KUTIPAN TERPILIH
Selasa, 01 Januari 2019

2018 - Menemukan, melepaskan dan kehilangan

Di postingan sebelumnya banyak kenangan manis tertoreh di 2018. 
Namun, di akhir 2018 justru kabar duka datang beruntun tak terduga.

Ya, di sini bukan maksud hati membuka kesedihan kembali, bukan pula ingin berlarut dalam duka. Hanya saja, sepenggal kisah yang pernah terukir manis bersama mereka, layak untuk tidak di lupakan. 

Eunike Celia Hapsari
Pertengahan bulan November 2018, mendengar kabar Ike opname di Rumah Sakit. Memang bukan yang pertama kudengar, namun sepertinya cukup mengkhawatirkan. Sakit kanker yang di deritanya sejak 3 atau 4 tahun yang lalu (maaf kalau salah..silahkan koreksi.) kambuh kembali. Sangat mengejutkan memang, karena selama menjalani kemoterapi tampak baik baik saja. Dan kabarnya sudah dinyatakan sembuh. 

Sebenarnya aku sudah lama mengenal Ike. Kakaknya adalah sahabatku sejak SD hingga sekarang. Banyak moment yang membuat kami sering bertemu. Kita satu sekolah saat SMA. Dulu, aku juga sering diminta menyanyi di Gerejanya.

CATATAN DATA
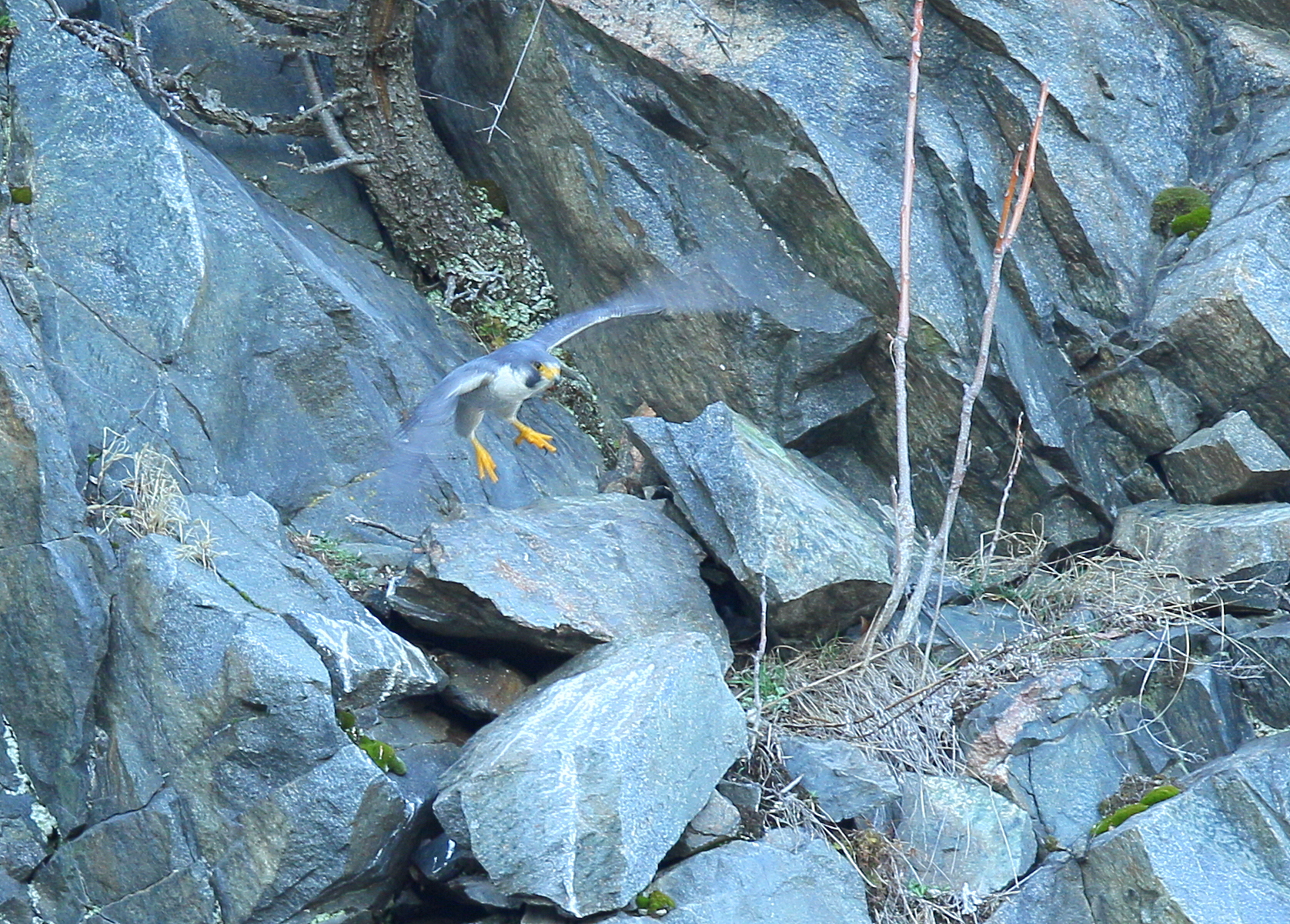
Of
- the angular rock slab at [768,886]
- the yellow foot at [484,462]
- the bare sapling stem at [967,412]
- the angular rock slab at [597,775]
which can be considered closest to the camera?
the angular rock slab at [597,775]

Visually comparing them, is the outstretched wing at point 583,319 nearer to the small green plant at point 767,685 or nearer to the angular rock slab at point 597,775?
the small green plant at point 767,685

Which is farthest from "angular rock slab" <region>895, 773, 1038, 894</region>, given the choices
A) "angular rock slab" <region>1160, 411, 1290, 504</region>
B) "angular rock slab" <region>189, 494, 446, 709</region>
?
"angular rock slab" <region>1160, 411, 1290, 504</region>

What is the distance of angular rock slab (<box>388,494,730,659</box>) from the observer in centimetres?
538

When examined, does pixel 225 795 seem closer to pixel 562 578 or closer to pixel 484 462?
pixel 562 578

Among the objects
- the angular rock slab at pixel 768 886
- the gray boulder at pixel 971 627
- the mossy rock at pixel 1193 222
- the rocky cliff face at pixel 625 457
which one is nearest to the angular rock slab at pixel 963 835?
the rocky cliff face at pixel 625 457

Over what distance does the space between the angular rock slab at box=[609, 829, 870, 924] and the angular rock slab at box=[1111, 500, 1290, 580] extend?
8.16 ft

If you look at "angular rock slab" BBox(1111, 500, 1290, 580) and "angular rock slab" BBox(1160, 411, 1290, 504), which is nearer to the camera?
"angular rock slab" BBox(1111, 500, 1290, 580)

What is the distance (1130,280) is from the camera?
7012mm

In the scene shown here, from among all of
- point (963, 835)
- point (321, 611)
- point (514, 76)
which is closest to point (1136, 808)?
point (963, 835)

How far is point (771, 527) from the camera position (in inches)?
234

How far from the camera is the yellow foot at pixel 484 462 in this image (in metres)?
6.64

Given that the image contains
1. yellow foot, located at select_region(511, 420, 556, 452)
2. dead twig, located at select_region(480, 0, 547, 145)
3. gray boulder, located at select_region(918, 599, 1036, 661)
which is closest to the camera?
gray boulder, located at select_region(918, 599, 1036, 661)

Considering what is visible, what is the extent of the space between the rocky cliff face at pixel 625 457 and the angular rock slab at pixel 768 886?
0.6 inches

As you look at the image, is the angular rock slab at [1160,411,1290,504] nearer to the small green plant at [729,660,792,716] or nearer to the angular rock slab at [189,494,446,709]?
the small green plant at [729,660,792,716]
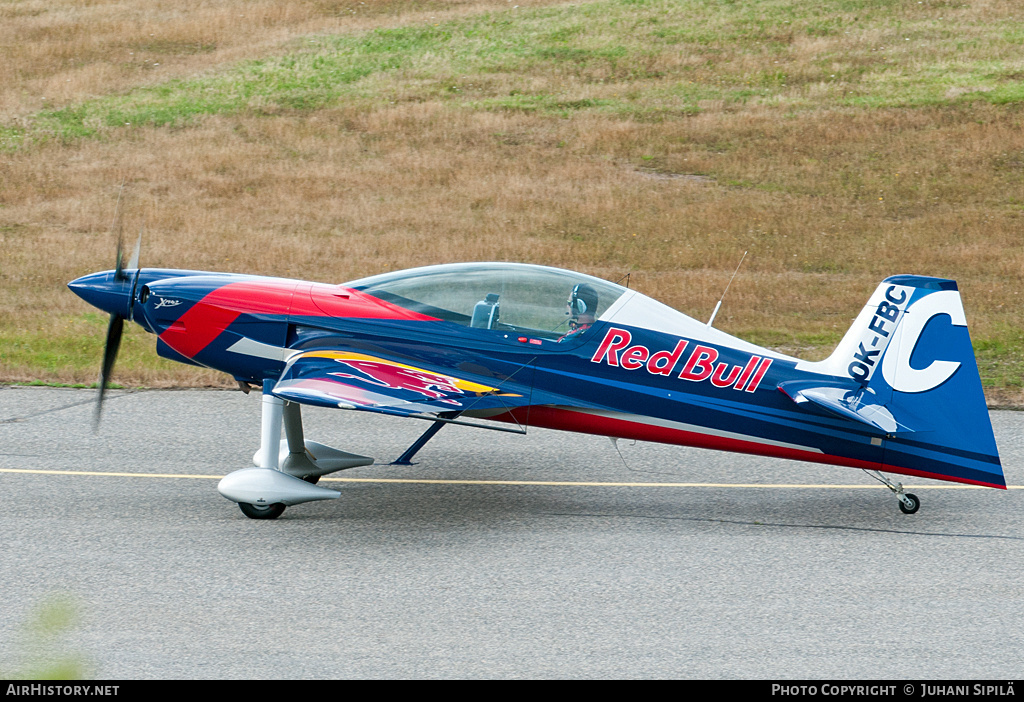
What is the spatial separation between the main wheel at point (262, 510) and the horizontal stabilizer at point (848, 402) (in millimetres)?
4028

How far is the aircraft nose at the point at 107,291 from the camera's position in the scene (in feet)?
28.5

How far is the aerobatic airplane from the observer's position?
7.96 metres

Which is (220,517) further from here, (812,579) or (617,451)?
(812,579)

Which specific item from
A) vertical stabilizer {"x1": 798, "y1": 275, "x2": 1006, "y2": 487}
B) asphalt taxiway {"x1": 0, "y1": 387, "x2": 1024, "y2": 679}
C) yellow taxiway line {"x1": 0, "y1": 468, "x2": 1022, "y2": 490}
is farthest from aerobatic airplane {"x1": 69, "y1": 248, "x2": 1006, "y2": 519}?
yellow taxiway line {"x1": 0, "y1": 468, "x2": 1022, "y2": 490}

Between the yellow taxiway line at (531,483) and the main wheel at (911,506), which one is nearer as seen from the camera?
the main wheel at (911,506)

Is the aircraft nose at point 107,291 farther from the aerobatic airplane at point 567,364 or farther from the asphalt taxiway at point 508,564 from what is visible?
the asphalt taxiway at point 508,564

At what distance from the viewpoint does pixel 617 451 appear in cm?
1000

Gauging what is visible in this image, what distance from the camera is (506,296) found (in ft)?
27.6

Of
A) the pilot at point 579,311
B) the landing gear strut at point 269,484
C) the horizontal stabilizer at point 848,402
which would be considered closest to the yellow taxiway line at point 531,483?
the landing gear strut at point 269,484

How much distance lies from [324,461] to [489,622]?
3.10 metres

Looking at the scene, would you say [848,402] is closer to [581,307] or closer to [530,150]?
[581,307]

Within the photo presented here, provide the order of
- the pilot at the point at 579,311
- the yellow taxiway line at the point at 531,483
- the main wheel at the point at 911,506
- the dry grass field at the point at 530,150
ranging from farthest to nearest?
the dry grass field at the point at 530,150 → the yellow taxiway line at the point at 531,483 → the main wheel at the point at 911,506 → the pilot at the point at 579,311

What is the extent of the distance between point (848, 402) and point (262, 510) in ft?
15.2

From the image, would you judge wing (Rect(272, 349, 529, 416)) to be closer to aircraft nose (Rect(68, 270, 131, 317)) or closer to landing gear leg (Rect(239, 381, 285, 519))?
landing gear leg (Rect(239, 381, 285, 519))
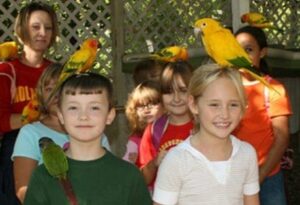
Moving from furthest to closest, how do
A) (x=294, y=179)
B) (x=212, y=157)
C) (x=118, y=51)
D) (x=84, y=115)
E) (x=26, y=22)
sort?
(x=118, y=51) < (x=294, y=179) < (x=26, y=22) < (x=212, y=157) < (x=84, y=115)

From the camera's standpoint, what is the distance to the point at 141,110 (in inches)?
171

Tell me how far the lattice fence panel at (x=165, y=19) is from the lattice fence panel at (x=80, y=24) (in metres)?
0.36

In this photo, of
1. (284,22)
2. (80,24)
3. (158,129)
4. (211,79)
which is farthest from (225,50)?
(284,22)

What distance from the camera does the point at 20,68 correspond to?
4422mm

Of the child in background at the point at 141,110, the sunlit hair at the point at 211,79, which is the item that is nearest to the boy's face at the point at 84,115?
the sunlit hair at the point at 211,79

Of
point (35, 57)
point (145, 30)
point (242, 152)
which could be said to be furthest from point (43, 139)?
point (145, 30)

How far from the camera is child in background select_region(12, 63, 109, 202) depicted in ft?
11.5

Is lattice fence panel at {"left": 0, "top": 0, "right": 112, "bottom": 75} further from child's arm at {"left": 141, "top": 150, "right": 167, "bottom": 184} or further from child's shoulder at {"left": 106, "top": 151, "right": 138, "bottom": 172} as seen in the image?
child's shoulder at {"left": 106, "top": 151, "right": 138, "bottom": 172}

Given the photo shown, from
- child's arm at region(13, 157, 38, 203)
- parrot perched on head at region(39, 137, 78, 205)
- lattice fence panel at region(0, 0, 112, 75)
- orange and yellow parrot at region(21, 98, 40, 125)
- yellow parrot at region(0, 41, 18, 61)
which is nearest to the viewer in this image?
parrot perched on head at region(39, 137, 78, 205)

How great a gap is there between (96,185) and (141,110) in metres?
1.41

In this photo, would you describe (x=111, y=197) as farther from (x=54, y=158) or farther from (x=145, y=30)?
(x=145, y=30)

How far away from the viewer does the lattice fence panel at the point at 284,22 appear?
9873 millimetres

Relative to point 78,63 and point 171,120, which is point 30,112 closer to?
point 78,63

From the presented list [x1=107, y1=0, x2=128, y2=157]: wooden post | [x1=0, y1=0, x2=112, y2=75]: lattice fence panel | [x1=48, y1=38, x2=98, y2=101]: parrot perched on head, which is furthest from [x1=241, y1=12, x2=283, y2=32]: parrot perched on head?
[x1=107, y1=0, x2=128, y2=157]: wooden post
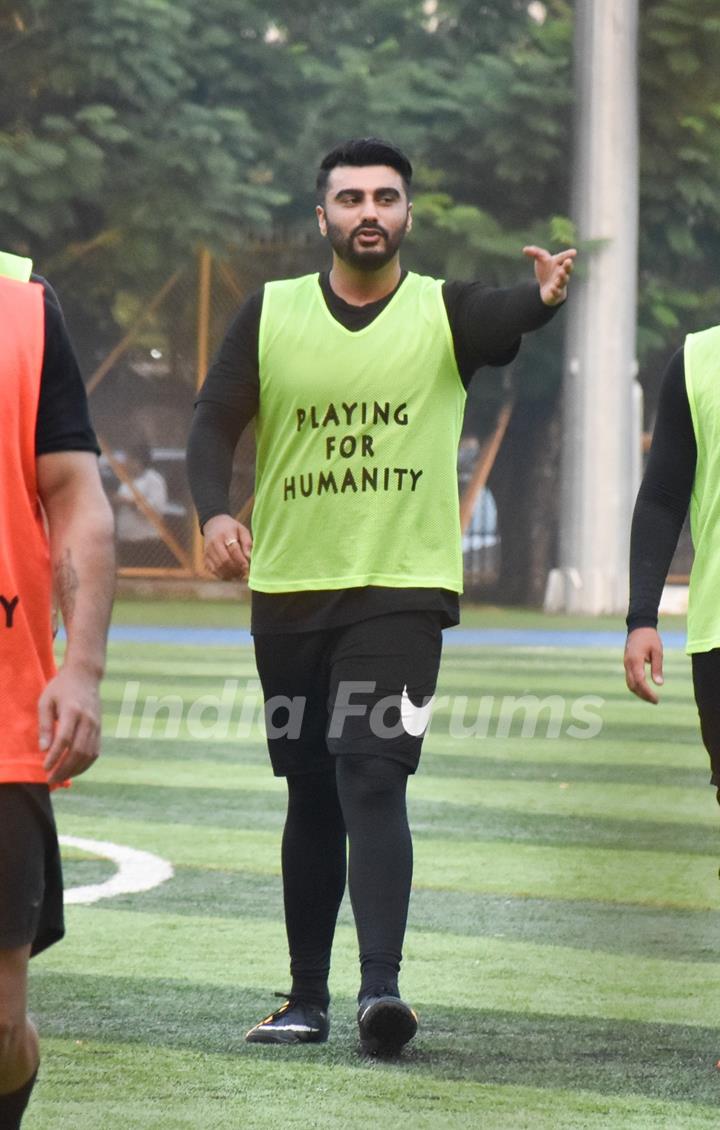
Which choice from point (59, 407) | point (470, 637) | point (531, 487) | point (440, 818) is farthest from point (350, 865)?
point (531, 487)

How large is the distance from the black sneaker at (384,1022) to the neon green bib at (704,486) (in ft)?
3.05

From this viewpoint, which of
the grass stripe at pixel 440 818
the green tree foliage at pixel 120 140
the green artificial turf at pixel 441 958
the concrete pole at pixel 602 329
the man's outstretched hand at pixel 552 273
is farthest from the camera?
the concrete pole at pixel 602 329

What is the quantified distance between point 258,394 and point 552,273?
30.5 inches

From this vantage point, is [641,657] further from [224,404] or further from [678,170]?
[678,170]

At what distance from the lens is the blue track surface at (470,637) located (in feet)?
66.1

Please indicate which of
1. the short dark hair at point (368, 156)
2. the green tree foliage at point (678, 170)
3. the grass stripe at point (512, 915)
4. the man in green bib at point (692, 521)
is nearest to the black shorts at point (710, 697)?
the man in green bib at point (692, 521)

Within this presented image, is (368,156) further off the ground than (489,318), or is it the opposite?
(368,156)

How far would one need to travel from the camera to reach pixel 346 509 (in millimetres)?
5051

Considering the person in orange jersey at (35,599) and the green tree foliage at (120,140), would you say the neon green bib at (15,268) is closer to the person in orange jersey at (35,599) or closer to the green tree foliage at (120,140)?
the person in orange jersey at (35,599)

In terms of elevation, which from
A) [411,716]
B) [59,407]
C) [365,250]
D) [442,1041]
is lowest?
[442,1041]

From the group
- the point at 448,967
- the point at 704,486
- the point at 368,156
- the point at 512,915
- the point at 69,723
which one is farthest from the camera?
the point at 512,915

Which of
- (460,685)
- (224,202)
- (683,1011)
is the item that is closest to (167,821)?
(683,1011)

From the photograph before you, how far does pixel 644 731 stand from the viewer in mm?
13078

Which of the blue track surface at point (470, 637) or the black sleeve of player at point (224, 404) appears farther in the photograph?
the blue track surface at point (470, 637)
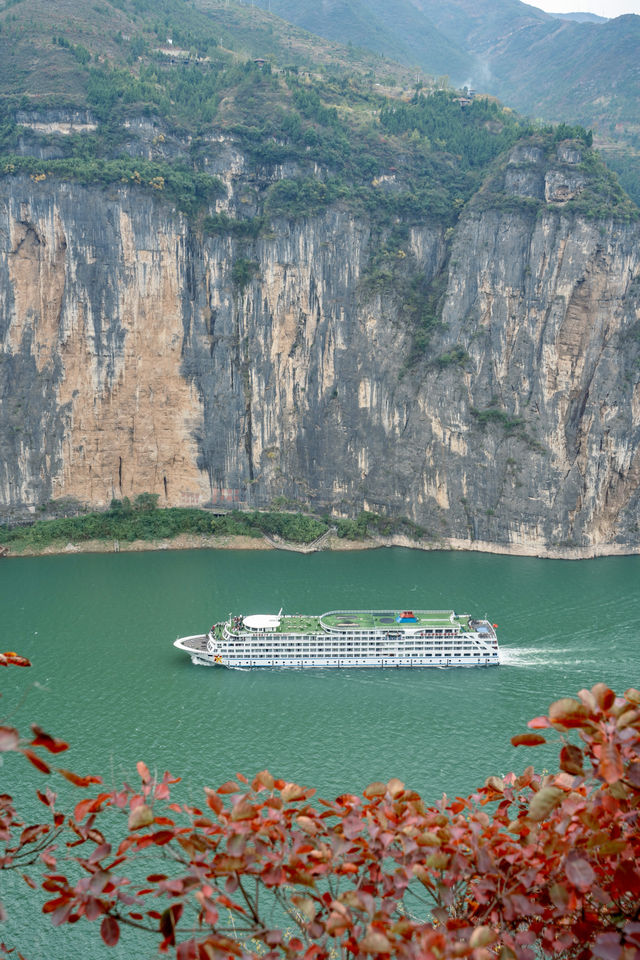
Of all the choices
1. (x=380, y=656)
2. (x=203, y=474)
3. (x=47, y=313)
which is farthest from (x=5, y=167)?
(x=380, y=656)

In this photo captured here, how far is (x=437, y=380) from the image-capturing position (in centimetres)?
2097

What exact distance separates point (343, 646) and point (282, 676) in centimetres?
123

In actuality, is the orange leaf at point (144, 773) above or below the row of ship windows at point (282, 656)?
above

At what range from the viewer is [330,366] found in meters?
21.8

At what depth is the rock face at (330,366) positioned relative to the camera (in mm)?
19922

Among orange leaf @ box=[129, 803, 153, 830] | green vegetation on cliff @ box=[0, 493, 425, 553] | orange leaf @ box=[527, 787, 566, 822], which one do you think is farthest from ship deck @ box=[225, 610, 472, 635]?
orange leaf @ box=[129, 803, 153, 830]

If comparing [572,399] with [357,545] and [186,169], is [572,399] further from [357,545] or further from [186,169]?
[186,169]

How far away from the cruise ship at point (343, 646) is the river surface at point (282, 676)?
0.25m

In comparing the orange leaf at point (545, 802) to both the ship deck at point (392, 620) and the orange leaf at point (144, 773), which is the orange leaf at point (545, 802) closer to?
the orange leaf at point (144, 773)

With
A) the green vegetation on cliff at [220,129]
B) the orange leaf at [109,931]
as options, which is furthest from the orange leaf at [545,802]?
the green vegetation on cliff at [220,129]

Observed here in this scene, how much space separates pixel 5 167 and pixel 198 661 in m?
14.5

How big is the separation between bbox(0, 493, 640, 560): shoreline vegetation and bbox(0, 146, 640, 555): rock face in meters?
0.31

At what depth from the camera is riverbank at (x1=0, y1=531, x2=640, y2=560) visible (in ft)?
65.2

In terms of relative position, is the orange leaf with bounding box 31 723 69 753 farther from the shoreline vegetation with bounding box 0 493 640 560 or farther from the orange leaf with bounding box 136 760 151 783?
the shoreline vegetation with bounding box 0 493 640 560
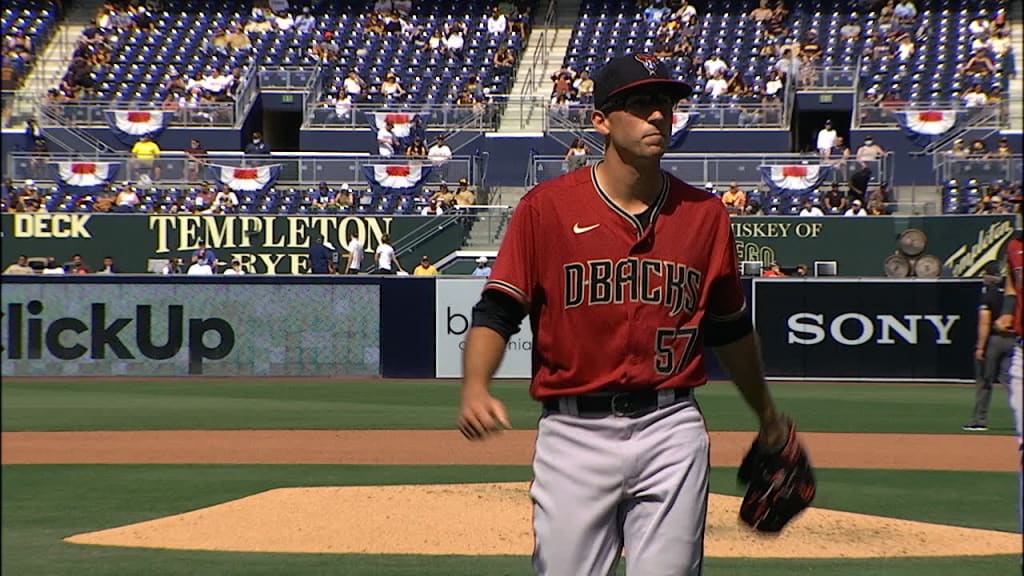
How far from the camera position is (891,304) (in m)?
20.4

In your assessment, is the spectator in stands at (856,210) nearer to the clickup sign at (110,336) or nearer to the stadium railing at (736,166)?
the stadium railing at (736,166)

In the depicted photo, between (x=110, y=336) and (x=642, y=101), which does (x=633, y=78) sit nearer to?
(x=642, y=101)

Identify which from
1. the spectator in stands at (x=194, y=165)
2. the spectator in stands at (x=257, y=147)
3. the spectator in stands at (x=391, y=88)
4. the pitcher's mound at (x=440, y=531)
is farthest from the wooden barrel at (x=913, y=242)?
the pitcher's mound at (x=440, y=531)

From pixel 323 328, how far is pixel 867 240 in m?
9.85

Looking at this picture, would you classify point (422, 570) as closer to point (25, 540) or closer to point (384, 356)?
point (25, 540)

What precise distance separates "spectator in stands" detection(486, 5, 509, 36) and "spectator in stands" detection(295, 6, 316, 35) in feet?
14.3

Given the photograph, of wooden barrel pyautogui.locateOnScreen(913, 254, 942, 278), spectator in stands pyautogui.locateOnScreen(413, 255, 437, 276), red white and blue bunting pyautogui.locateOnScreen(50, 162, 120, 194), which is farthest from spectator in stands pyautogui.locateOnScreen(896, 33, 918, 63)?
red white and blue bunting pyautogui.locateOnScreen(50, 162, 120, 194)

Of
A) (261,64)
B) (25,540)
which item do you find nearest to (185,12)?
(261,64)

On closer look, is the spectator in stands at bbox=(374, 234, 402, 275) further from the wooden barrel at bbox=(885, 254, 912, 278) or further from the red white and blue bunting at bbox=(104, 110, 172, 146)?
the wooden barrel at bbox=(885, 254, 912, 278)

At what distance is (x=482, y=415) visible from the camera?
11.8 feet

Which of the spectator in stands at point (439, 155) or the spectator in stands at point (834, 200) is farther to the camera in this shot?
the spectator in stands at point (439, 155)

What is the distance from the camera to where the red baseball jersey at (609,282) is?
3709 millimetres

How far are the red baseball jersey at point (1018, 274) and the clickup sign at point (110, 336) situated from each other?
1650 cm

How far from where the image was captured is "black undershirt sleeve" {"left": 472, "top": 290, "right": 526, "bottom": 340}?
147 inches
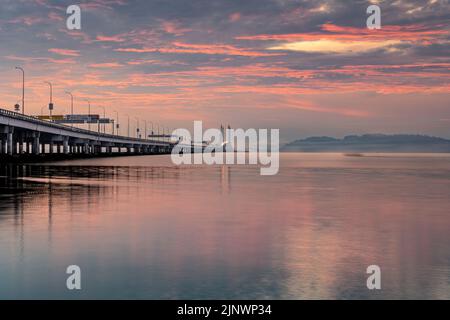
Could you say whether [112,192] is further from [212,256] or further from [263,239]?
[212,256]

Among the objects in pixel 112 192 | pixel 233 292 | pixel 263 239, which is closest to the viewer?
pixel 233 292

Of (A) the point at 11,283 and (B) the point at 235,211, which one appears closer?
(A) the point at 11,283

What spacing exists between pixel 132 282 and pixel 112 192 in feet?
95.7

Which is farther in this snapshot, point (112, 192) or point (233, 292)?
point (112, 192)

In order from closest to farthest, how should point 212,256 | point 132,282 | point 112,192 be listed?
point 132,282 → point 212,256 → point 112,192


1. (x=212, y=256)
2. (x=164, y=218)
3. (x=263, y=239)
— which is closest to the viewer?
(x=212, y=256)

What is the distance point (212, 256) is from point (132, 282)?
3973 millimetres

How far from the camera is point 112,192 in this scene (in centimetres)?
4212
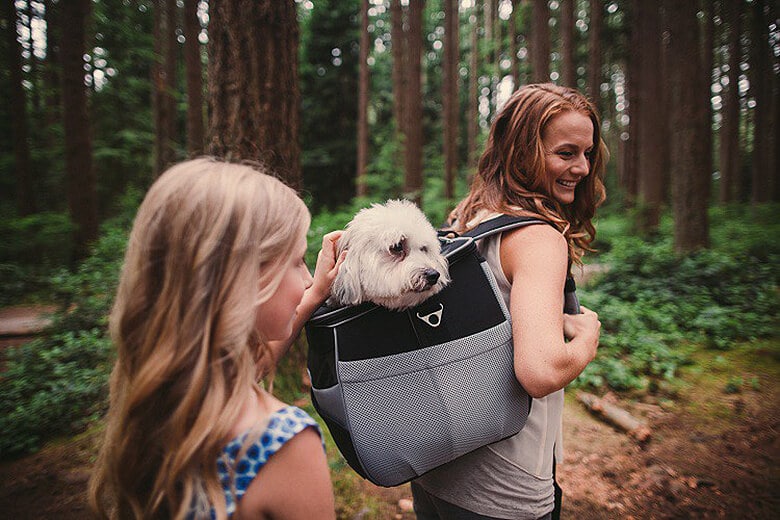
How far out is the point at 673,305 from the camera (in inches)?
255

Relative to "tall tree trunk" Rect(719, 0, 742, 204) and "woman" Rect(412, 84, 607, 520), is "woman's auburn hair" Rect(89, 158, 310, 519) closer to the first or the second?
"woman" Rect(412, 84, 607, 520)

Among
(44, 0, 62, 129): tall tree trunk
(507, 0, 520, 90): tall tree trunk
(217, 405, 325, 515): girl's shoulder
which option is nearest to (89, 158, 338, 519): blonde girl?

DAFTAR TUGAS
a – Terjemahkan kalimat "Kita satu sekolah saat SMA." dari kutipan terpilih ke dalam bahasa Inggris.
b – Tulis ulang kata demi kata bagian kutipan terpilih yang dibuka dengan kata-kata "Selasa, 01 Januari" dan ditutup dengan "beruntun tak terduga.".

DAFTAR JAWABAN
a – We went to the same school in high school.

b –
Selasa, 01 Januari 2019

2018 - Menemukan, melepaskan dan kehilangan

Di postingan sebelumnya banyak kenangan manis tertoreh di 2018. 
Namun, di akhir 2018 justru kabar duka datang beruntun tak terduga.